* Begin *
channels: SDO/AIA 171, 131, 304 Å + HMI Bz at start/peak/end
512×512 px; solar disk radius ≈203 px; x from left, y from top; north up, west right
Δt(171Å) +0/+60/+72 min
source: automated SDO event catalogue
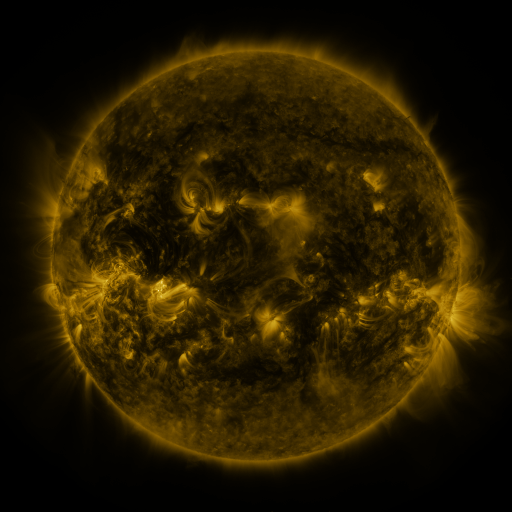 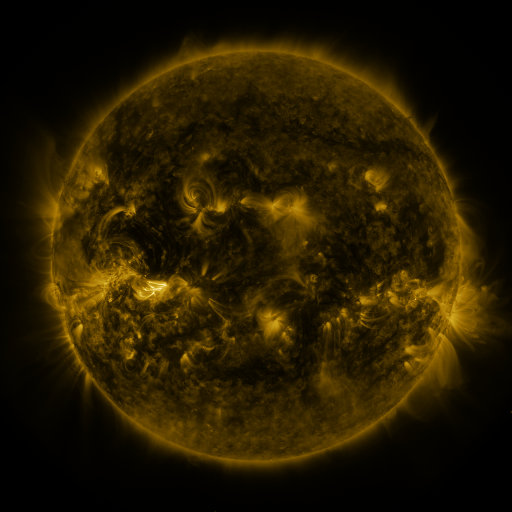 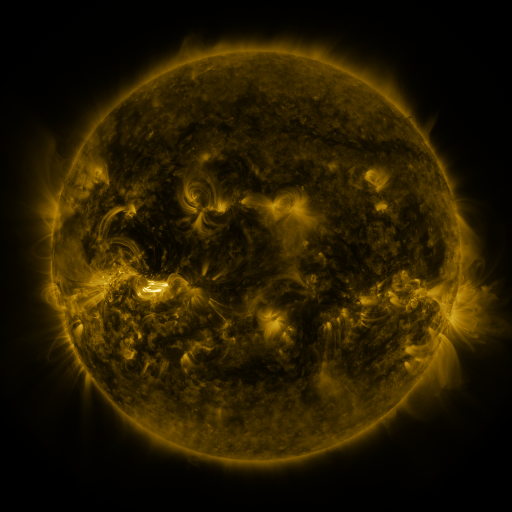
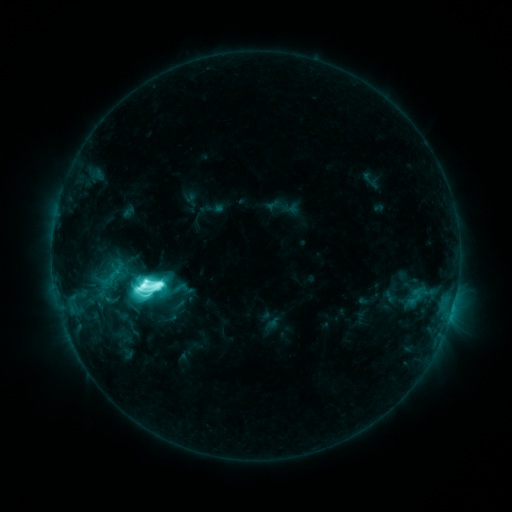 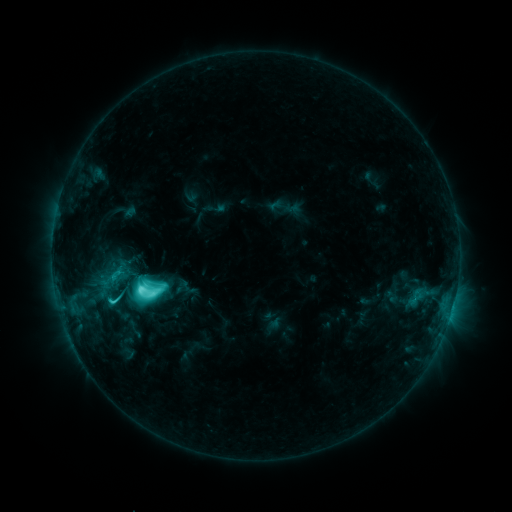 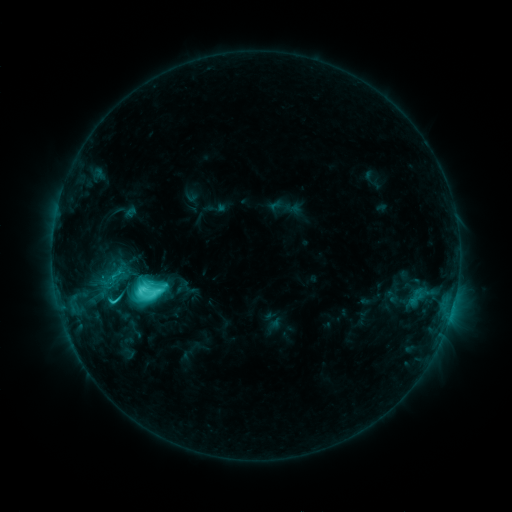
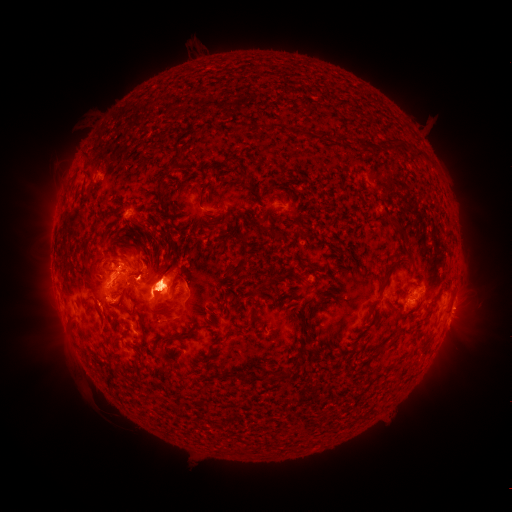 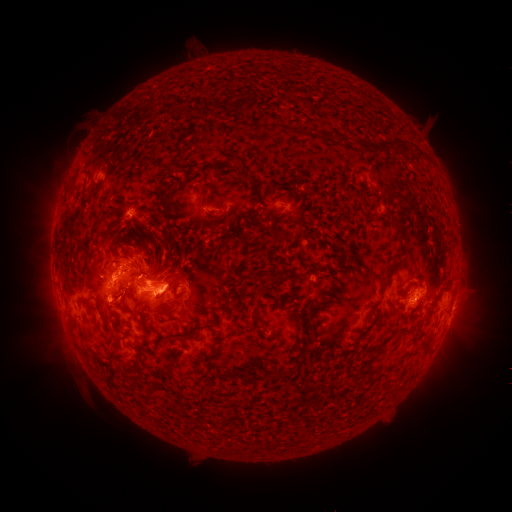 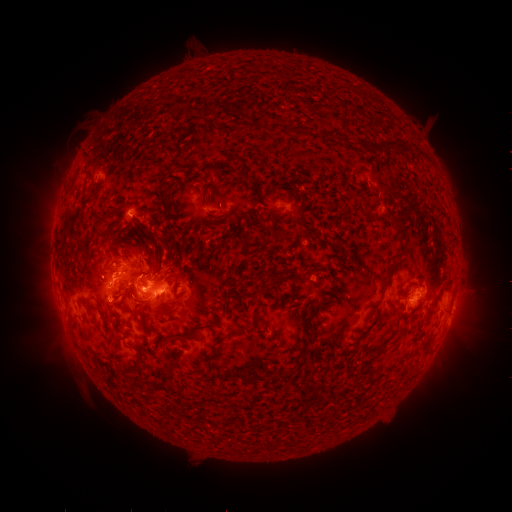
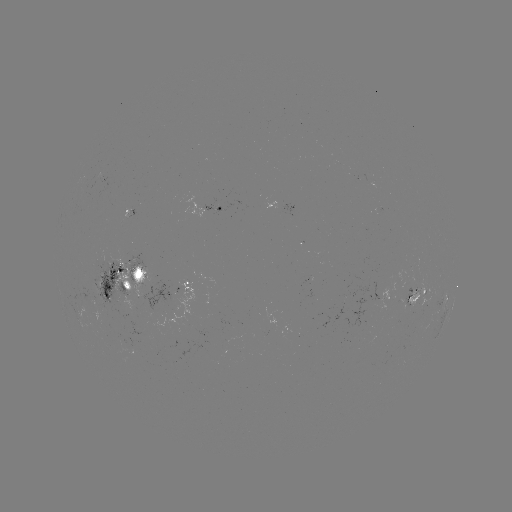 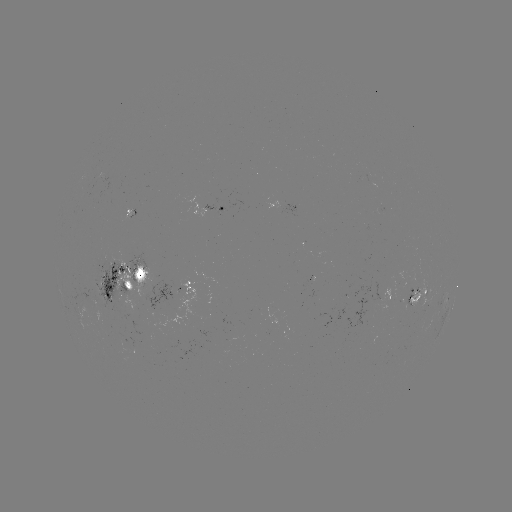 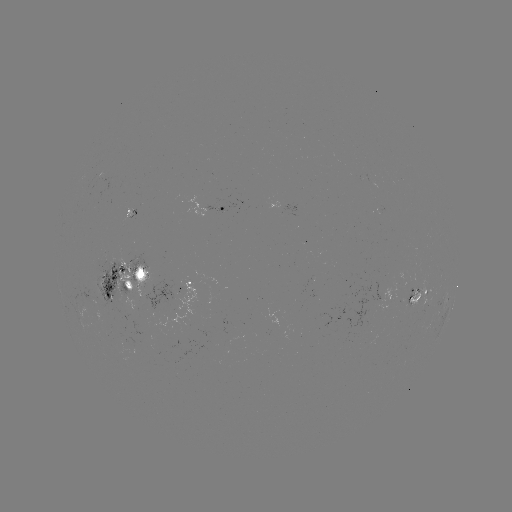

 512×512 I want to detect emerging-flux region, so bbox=[403, 283, 412, 309].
* End *
* [Exercise details] Repeat all of the lines above, swapping "catalogue" for "database" and leaving everything else unchanged. Omit the pictures.

* [Output of the exercise]
channels: SDO/AIA 171, 131, 304 Å + HMI Bz at start/peak/end
512×512 px; solar disk radius ≈203 px; x from left, y from top; north up, west right
Δt(171Å) +0/+60/+72 min
source: automated SDO event database

 512×512 I want to detect emerging-flux region, so bbox=[403, 283, 412, 309].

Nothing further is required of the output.